**WHAT IS REQUIRED:**
Word for word, write the lines below out again, with no pictures.

**DATA FOR PROCESSING:**
====================

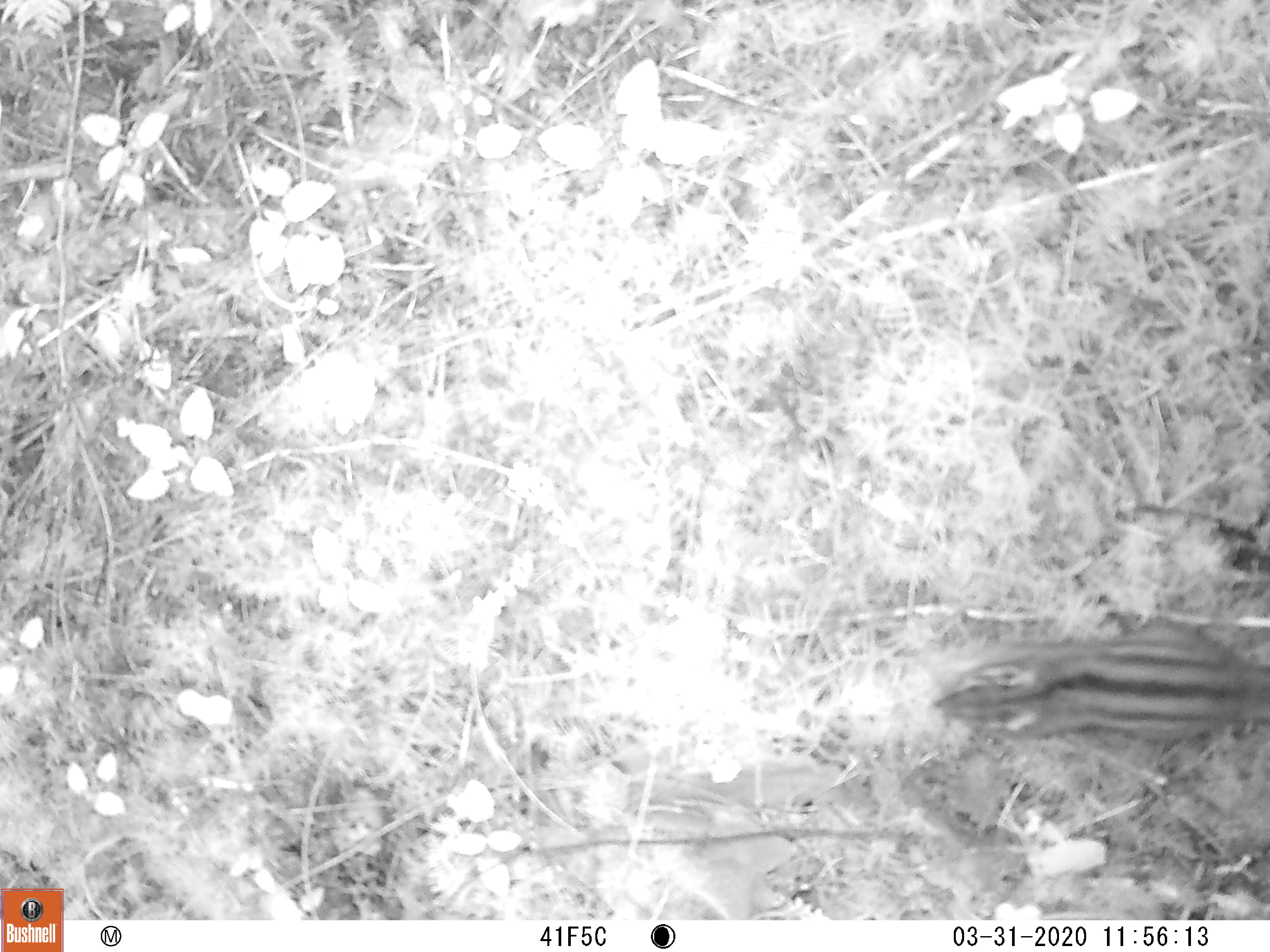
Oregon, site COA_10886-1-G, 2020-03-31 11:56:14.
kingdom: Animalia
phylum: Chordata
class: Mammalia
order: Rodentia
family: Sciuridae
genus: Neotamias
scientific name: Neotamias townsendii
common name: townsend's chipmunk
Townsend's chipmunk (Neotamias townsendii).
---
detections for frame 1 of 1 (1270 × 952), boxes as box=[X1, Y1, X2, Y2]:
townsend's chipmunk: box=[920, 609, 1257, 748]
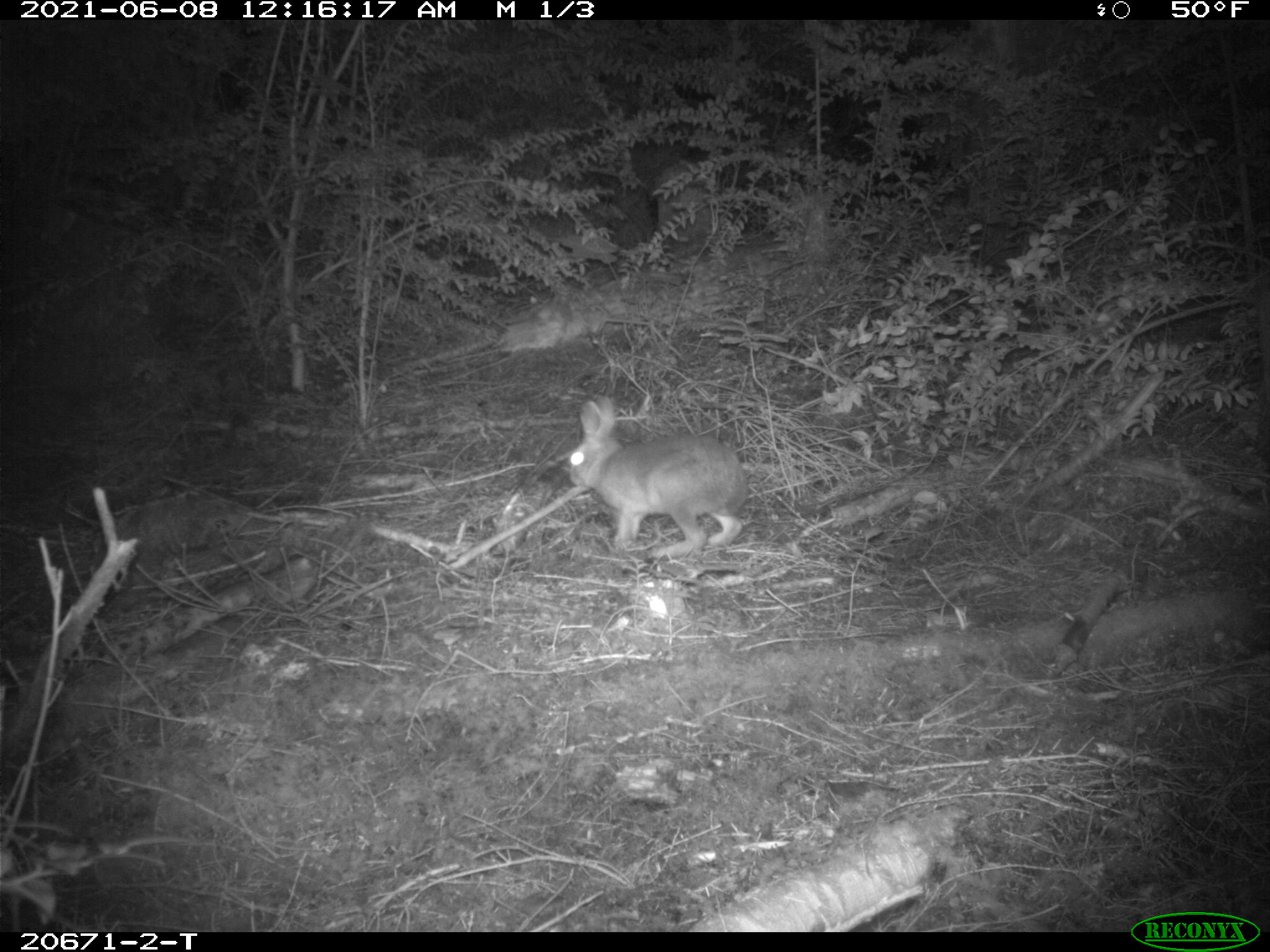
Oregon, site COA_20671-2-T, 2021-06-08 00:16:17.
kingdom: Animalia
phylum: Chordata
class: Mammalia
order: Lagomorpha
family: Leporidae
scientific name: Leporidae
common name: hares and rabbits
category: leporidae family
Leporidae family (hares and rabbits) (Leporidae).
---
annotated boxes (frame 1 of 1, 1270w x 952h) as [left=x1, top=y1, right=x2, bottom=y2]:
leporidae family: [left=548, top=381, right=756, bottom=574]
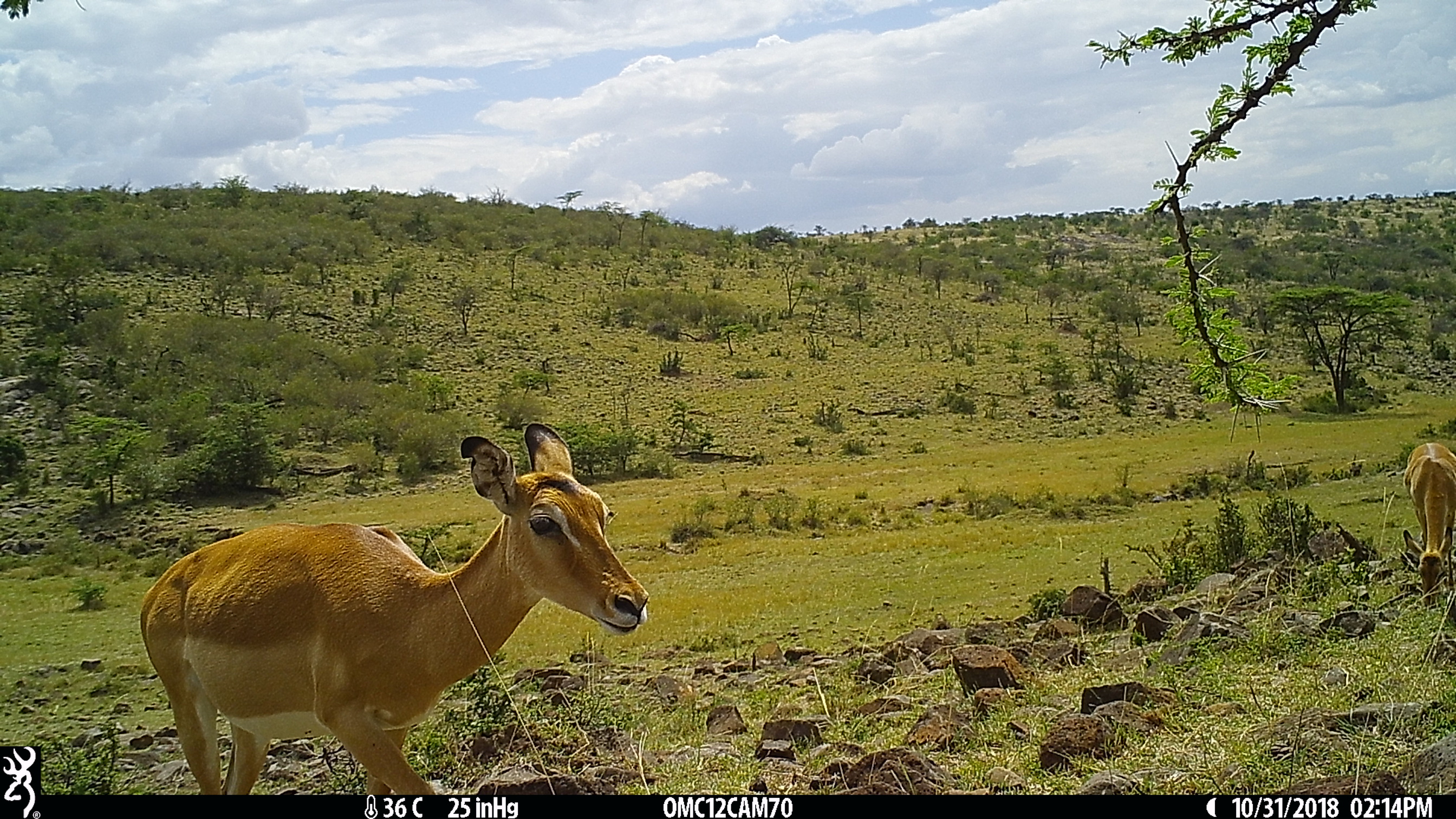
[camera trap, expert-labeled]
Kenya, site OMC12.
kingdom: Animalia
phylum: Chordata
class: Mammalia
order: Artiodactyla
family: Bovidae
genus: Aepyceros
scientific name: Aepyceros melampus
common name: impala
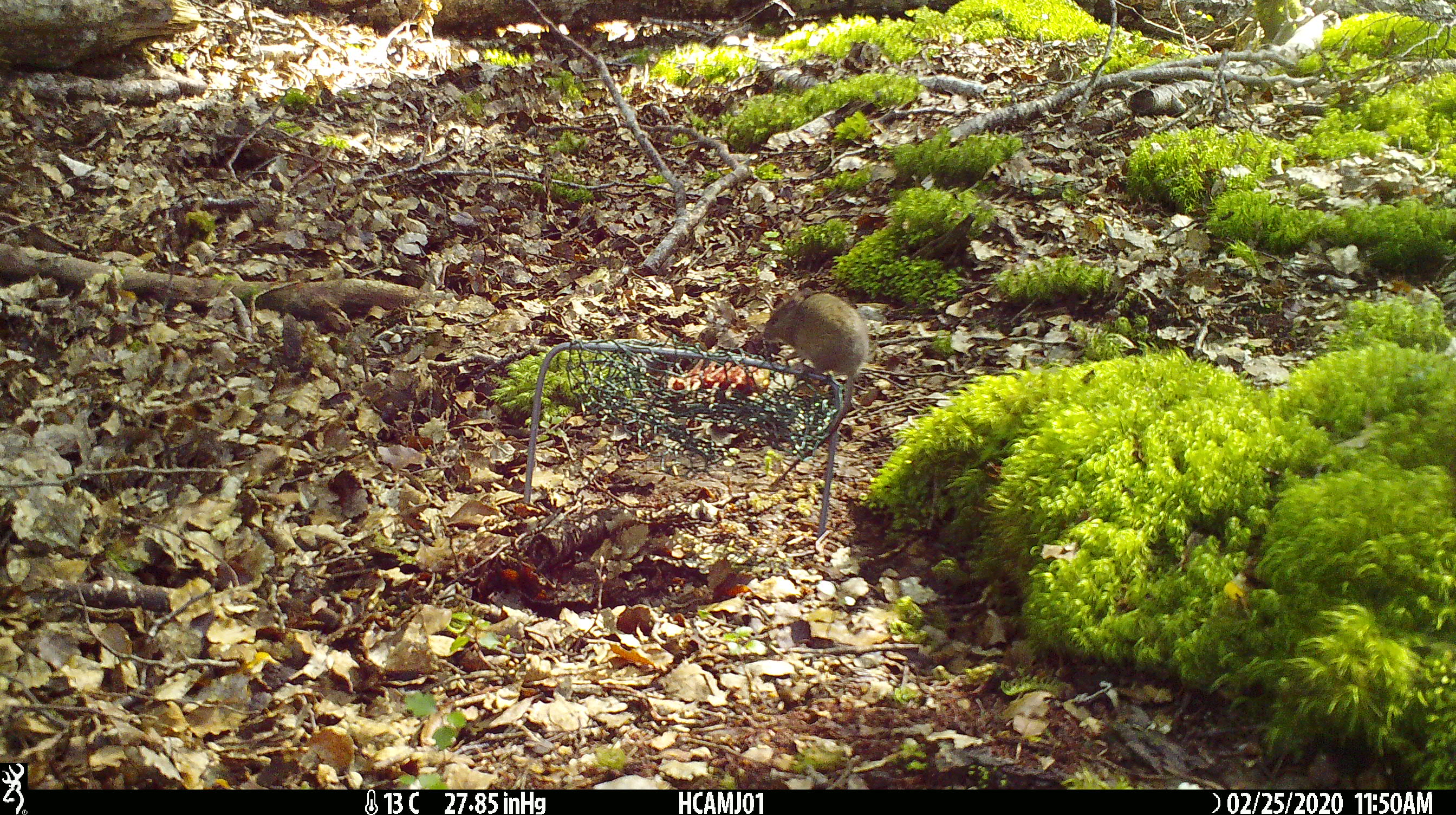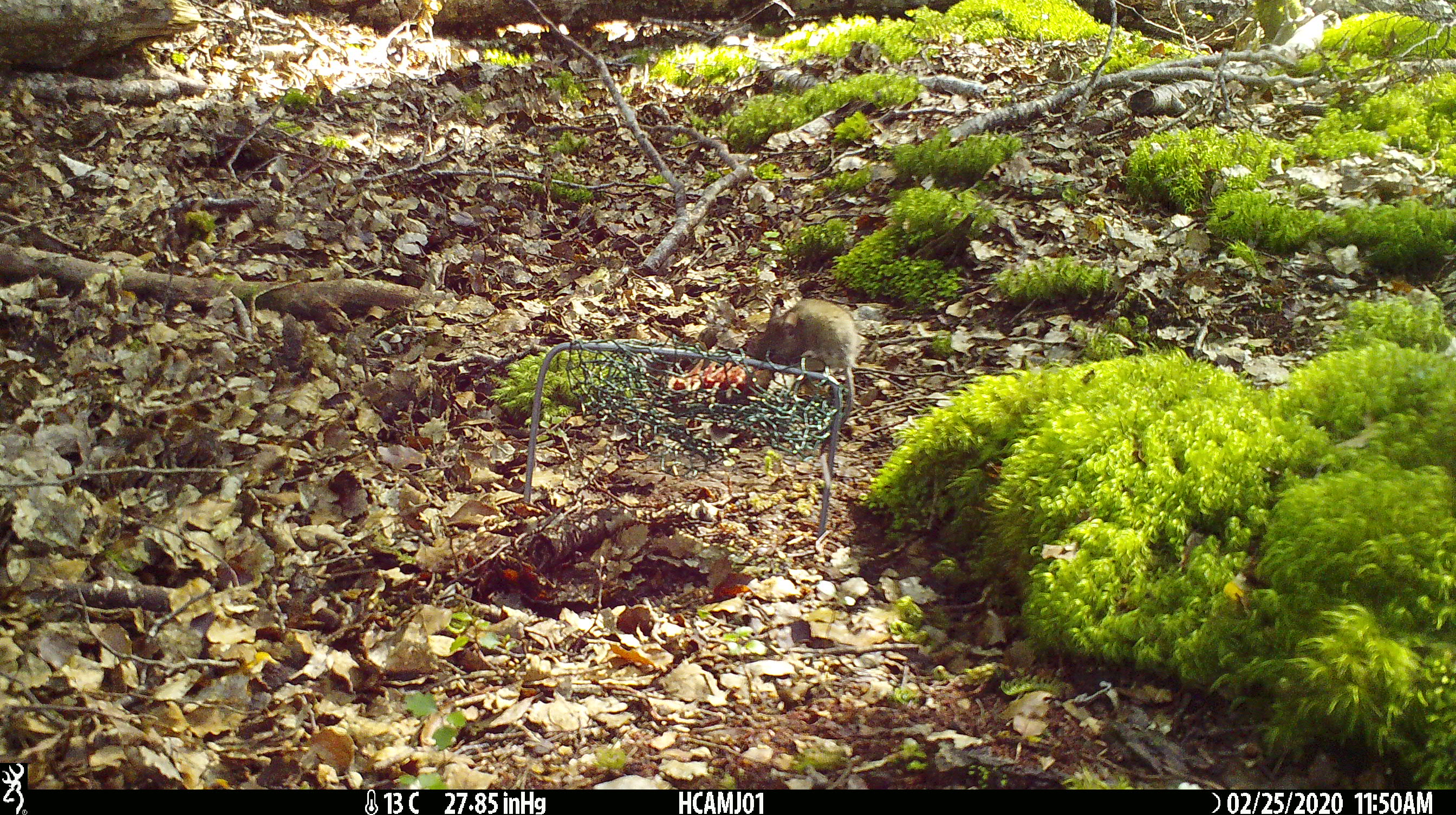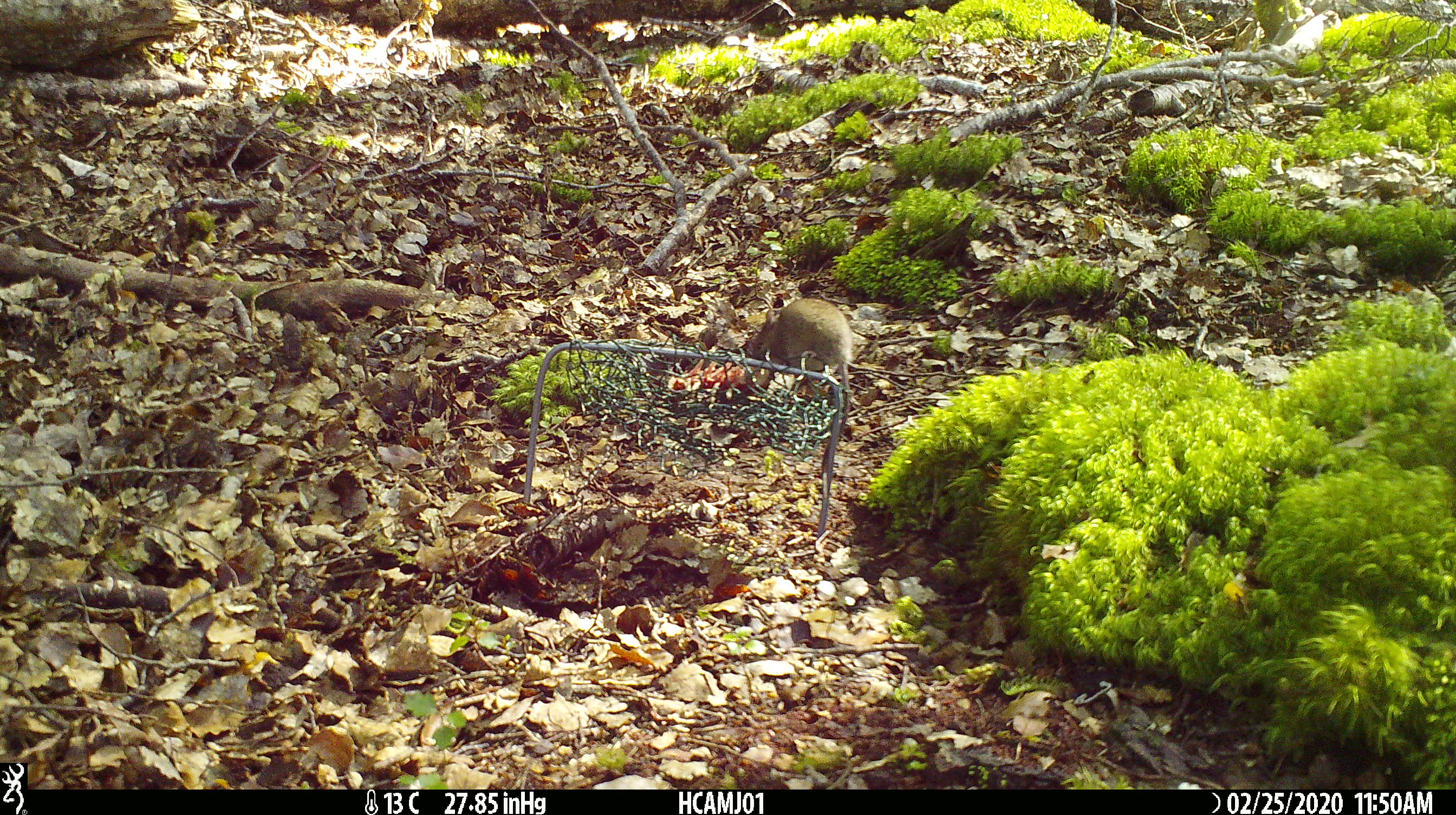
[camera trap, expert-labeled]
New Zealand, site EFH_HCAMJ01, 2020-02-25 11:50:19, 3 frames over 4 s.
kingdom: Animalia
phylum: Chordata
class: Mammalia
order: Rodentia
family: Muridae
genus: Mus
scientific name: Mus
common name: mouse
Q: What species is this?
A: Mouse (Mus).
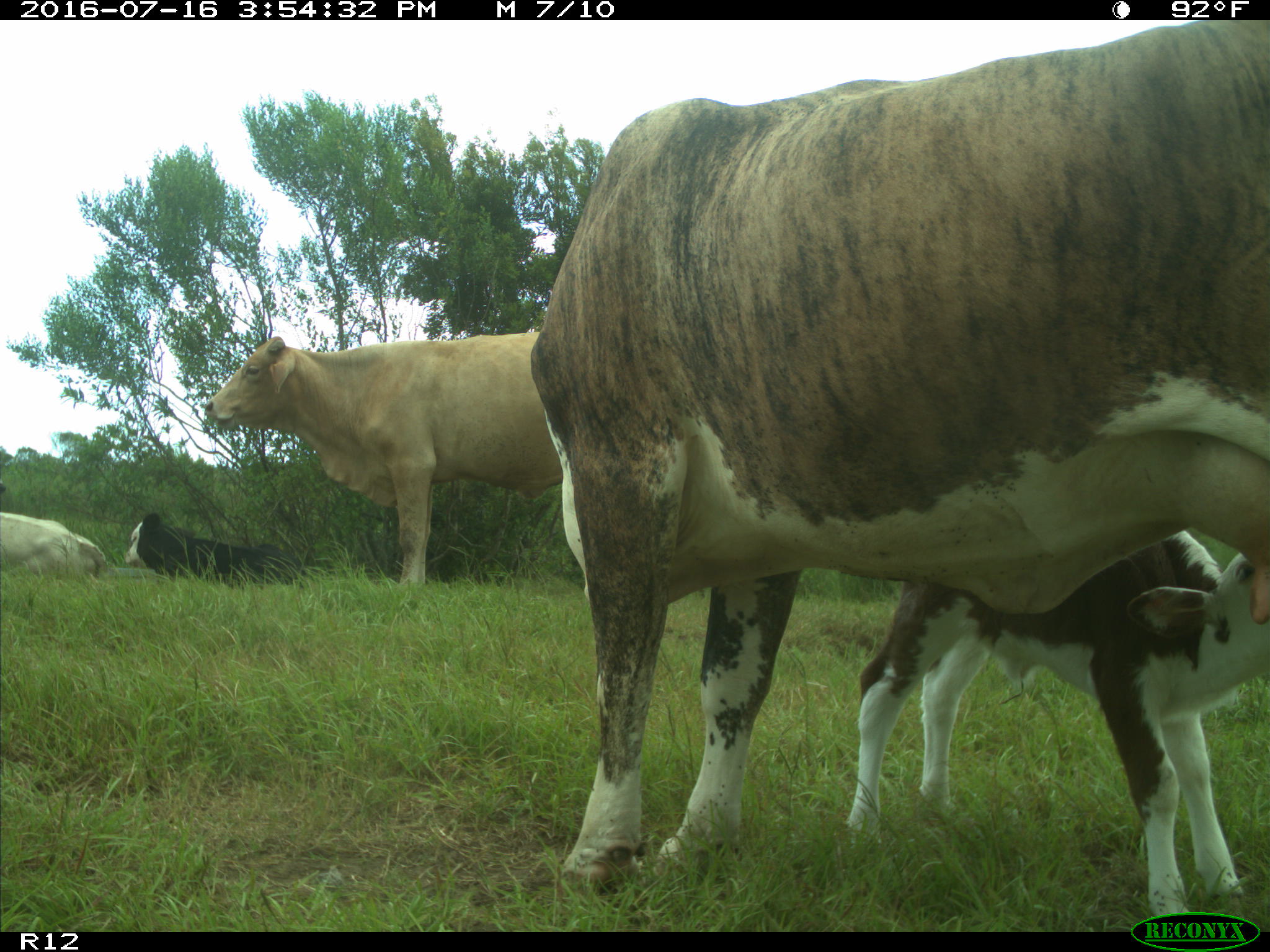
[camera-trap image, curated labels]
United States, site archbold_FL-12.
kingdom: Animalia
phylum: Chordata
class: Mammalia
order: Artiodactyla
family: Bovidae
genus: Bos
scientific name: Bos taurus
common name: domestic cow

====================

**ANSWER BELOW:**
Oregon, site COA_10886-1-G, 2020-03-31 11:56:14.
kingdom: Animalia
phylum: Chordata
class: Mammalia
order: Rodentia
family: Sciuridae
genus: Neotamias
scientific name: Neotamias townsendii
common name: townsend's chipmunk
Townsend's chipmunk (Neotamias townsendii).
---
detections for frame 1 of 1 (1270 × 952), boxes as box=[X1, Y1, X2, Y2]:
townsend's chipmunk: box=[920, 609, 1257, 748]
Oregon, site COA_20671-2-T, 2021-06-08 00:16:17.
kingdom: Animalia
phylum: Chordata
class: Mammalia
order: Lagomorpha
family: Leporidae
scientific name: Leporidae
common name: hares and rabbits
category: leporidae family
Leporidae family (hares and rabbits) (Leporidae).
---
annotated boxes (frame 1 of 1, 1270w x 952h) as [left=x1, top=y1, right=x2, bottom=y2]:
leporidae family: [left=548, top=381, right=756, bottom=574]
[camera trap, expert-labeled]
Kenya, site OMC12.
kingdom: Animalia
phylum: Chordata
class: Mammalia
order: Artiodactyla
family: Bovidae
genus: Aepyceros
scientific name: Aepyceros melampus
common name: impala
[camera trap, expert-labeled]
New Zealand, site EFH_HCAMJ01, 2020-02-25 11:50:19, 3 frames over 4 s.
kingdom: Animalia
phylum: Chordata
class: Mammalia
order: Rodentia
family: Muridae
genus: Mus
scientific name: Mus
common name: mouse
Q: What species is this?
A: Mouse (Mus).
[camera-trap image, curated labels]
United States, site archbold_FL-12.
kingdom: Animalia
phylum: Chordata
class: Mammalia
order: Artiodactyla
family: Bovidae
genus: Bos
scientific name: Bos taurus
common name: domestic cow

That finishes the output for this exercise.